## begin Passage given

- The levy applies to all crypto operations, including staking.
- Industry experts are raising concerns the law could make the nation unattractive for crypto investors.
The Italian government has introduced a 26% tax rate for digital assets applicable to individual and institutional investors.
The policy shifts, which took place this year, followed the passing of the country’s Budget Law last December. It applies to any gains above 2,000 euros on all crypto transactions, including staking, a term referring to the locking of assets by investors to help validate transactions in a blockchain for a return. The report first appeared on the local news outlet, L’Economia.
Up until December 31, cryptos in Italy were subject to a tax policy under foreign currencies for any portfolio not more than 51,646.68 euros. That legislation has since changed, and since January, Meloni’s administration has treated digital assets like other financial assets besides government-issued bonds.

## end Passage given
## begin Record extracts

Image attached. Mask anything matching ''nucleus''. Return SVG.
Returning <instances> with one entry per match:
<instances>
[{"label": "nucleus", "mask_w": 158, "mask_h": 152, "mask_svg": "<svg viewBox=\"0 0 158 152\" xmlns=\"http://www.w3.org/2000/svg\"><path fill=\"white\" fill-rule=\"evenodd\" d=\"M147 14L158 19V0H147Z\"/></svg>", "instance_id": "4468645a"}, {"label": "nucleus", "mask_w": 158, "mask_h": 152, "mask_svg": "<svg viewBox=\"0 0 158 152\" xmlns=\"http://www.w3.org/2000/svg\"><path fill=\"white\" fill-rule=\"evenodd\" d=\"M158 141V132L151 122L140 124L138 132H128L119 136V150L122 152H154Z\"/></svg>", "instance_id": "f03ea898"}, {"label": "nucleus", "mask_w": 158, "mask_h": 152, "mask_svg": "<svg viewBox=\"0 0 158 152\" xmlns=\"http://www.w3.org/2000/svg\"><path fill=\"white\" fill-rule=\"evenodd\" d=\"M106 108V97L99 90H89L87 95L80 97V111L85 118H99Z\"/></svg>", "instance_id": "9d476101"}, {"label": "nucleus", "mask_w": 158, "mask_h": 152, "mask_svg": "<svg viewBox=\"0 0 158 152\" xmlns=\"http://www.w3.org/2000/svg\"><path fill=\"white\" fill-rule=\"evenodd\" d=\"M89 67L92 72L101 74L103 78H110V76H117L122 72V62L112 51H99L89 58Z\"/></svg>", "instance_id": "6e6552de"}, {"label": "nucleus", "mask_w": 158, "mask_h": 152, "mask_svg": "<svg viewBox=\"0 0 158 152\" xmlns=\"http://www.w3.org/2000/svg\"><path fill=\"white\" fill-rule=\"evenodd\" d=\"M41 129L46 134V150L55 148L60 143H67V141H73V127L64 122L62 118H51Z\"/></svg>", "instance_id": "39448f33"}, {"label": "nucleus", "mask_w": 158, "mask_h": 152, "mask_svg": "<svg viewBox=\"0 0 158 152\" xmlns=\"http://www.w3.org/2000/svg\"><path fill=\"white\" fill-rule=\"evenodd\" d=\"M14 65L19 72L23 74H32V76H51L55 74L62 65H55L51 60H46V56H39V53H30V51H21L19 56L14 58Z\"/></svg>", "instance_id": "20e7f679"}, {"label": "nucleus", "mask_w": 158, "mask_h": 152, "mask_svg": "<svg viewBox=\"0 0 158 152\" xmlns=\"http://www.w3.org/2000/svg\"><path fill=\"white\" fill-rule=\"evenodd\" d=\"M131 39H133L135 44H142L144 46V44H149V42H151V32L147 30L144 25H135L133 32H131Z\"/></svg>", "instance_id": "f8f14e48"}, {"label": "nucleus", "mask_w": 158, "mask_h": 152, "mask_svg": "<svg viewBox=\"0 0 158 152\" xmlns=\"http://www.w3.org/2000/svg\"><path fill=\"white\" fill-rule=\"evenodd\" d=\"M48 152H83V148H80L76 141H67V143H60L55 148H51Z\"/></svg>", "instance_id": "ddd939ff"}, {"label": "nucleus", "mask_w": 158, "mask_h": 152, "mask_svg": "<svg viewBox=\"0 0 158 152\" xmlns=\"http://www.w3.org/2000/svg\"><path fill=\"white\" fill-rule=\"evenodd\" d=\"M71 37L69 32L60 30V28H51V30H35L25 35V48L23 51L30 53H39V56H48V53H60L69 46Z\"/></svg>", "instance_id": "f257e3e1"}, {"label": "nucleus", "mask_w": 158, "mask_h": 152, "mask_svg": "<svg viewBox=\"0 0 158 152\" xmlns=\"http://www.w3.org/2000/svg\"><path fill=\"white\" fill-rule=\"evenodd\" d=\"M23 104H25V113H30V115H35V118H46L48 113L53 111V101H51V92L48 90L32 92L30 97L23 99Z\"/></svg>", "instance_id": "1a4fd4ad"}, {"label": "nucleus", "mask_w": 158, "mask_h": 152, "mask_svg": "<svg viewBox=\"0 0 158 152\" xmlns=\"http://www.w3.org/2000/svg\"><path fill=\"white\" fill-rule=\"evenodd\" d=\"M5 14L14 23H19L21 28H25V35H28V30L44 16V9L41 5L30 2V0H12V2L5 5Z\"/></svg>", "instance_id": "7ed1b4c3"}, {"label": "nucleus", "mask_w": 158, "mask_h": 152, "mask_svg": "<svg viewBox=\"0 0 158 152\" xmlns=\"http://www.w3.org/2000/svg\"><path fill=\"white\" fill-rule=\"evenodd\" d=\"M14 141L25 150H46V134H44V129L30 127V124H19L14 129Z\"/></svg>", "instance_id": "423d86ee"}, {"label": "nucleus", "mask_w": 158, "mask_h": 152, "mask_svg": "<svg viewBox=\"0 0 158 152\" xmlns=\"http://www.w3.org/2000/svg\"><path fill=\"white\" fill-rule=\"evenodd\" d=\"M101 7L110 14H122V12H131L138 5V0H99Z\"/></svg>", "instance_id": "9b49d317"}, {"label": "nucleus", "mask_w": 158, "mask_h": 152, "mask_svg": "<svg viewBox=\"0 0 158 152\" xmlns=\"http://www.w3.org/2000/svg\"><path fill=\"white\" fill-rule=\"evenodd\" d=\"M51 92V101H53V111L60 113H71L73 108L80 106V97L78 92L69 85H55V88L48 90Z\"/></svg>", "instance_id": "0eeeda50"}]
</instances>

## end Record extracts

Written task A:
In the article on Italy's crypto tax, above what amount do gains from crypto transactions become subject to the 26% rate?
Written task B:
Proceed with the article on Italy's crypto tax, picking up right after its final sentence.

Exercise answer A:
Gains above 2,000 euros.

Exercise answer B:
See Related: Italy to Introduce 26% Capital Gains Levy On Cryptocurrencies In 2023
The New Taxation Policy Rubs The Crypto Community The Wrong Way
The crypto community has negatively received the new tax regime from the Italian authorities. Many fear it could render the country uncompetitive for digital asset investors who may shift focus overseas. There are also concerns that the tax policy could influence other jurisdictions to take similar steps.
Gianluigi Guida, the general manager of Binance Italy, commented: “In the absence of a fine-tuning, this legislation will be difficult to apply in practice and will open the doors to various disputes, with the risk of obtaining the opposite effect to that hoped for.”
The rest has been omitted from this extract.